Mantra de remos no es, en definitiva, un libro “perfecto”, no posee una arquitectura “impecable”. Uno podría con justicia reprocharle el hecho de repetir textualmente poemas de otros libros (varios ya aparecían en su poemario anterior, Ensayos sobre la Mancha), y no solo repetirlos, sino que incluso arruinarlos agregándoles, inentendiblemente, otro final (como sucede con el poema Naturaleza muerta). Sin embargo, nada está más lejos de la perfección para Carrasco que la propia idea de perfección o de bienhechura: una idea elitista y snob que, es cierto, circula de boca en boca entre muchos escritores y artistas locales con sospechosa naturalidad, con cierto aire fascistoide de imperativo estético o criterio de gusto (cuestiones de clase, nuevamente). Carrasco opta en cambio por una poética de la errata, de la mancha y la gotera, una poética, además, de carácter situado, propiamente sísmica y precaria: “En un territorio sísmico solo es posible/ escribir con erratas, / pintar con pinceles sucios, / filmar agramaticalmente/ y en formatos antiguos u obsoletos” (Y sin embargo, se mueve).
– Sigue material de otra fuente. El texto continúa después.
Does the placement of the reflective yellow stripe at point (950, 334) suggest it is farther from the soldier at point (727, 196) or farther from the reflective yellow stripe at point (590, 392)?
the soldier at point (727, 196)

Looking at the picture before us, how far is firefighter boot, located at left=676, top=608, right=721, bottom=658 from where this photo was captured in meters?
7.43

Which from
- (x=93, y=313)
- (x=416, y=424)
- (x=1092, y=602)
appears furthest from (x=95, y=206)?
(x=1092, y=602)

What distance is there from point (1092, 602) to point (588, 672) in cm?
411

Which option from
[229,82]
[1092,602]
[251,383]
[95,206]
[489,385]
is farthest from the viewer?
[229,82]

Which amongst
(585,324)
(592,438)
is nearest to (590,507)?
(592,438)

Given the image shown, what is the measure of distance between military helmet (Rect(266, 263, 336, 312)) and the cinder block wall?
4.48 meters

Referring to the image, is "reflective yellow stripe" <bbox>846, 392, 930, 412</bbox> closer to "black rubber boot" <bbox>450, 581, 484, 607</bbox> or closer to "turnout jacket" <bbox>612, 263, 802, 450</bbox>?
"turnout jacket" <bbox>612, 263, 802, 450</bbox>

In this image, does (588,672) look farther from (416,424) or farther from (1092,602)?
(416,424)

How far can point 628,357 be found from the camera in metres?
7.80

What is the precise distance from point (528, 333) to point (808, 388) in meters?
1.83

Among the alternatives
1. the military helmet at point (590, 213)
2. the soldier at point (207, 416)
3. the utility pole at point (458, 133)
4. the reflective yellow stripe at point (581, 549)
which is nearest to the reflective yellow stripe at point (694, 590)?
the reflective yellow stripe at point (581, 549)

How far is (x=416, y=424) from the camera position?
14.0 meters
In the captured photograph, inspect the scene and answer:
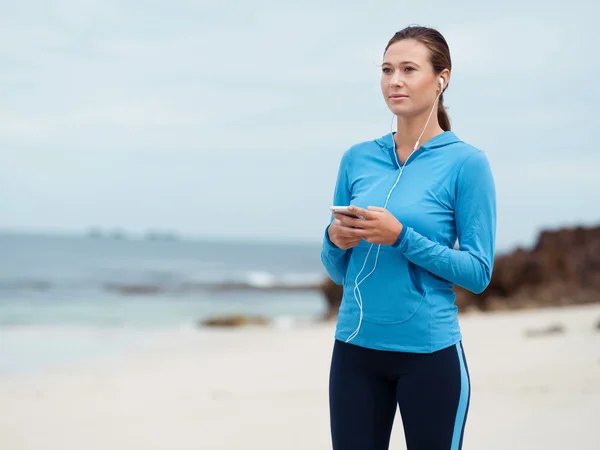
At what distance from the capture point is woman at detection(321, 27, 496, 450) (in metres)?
2.16

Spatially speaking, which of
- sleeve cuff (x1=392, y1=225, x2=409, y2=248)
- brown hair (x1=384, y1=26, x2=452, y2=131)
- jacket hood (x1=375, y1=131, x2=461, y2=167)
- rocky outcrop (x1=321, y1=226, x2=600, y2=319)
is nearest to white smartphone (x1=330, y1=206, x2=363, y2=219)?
sleeve cuff (x1=392, y1=225, x2=409, y2=248)

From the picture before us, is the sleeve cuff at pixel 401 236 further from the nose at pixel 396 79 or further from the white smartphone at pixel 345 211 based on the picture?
the nose at pixel 396 79

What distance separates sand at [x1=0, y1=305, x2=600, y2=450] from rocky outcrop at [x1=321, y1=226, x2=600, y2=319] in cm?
400

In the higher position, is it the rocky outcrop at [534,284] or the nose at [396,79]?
the nose at [396,79]

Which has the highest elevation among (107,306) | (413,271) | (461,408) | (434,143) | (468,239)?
(434,143)

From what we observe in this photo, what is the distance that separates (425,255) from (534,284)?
603 inches

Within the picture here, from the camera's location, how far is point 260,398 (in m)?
7.08

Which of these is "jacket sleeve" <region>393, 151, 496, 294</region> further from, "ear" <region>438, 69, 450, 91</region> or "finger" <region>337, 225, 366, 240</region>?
"ear" <region>438, 69, 450, 91</region>

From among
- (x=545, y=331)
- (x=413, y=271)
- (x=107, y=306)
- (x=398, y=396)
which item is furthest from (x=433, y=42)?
(x=107, y=306)

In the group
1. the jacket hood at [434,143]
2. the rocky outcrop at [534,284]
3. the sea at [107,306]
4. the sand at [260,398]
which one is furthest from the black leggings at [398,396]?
the rocky outcrop at [534,284]

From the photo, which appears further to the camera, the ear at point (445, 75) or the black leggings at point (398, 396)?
the ear at point (445, 75)

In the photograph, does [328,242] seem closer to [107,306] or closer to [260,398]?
[260,398]

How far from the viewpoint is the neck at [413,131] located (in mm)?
2346

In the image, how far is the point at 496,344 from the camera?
9375 millimetres
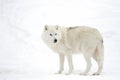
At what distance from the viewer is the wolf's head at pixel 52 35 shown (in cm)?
1103

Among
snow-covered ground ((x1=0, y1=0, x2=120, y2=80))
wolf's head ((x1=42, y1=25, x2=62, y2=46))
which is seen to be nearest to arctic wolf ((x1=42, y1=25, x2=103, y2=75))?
wolf's head ((x1=42, y1=25, x2=62, y2=46))

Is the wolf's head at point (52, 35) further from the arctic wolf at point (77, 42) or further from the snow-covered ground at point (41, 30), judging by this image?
the snow-covered ground at point (41, 30)

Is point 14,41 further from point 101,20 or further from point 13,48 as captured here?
point 101,20

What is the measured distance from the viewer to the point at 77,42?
1113cm

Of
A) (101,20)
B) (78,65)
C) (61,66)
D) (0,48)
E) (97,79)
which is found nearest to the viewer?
(97,79)

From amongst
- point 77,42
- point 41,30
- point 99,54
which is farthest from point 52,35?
point 41,30

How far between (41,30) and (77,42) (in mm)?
8020

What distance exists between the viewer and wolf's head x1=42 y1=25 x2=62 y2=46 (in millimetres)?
11033

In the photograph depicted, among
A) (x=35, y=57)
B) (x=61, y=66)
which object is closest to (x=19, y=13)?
(x=35, y=57)

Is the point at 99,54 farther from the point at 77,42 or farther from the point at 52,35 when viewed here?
the point at 52,35

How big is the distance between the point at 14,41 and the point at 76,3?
6.79 metres

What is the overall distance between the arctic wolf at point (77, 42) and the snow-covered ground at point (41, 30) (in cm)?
56

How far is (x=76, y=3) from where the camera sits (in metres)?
23.3

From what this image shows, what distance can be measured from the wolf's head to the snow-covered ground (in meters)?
0.92
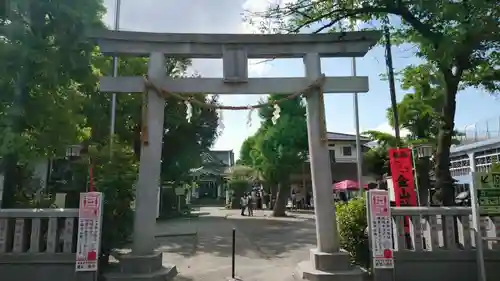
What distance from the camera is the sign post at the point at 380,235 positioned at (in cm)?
739

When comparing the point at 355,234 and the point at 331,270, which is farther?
the point at 355,234

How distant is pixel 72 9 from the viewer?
27.2 ft

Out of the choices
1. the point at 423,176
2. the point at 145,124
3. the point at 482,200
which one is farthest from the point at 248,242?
the point at 482,200

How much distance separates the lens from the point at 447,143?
31.1 feet

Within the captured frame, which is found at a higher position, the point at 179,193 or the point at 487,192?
the point at 179,193

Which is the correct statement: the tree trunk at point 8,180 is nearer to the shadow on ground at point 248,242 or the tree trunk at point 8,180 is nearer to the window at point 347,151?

Pero a pesar de lo enfático que puede resultar en este aspecto, lo curioso (y este es uno de los grandes logros de este libro y, en general, de su poesía) es que Carrasco nunca falsea la voz a lo barítono ni echa mano del megáfono para hacerse escuchar, no golpea la mesa para dar órdenes ni levanta el brazo, cual patrón, en señal de amenaza. No tiene aires fundacionales, menos aún le interesa el vanguardismo que se coloca sobre el lector, ese personaje supuestamente alelado y alienado que algún iluminado debe despertar. No, su estrategia es más bien horizontal, de diálogo entre un nosotros posible. Este libro, repleto de encuentros, es la mejor muestra de ello: aquí reúne sus materiales poéticos, sus tomas, encuadres, micro-escenas, recortes de realidad que, pluma en ristre, ha documentado y procesado durante estos años de paisaje neoliberal, y los pone a dialogar con los que vinieron y están viniendo. Pues, como dice en el poema Cineraria: “Yo quería puro presente, / pura contru de memorias venideras”.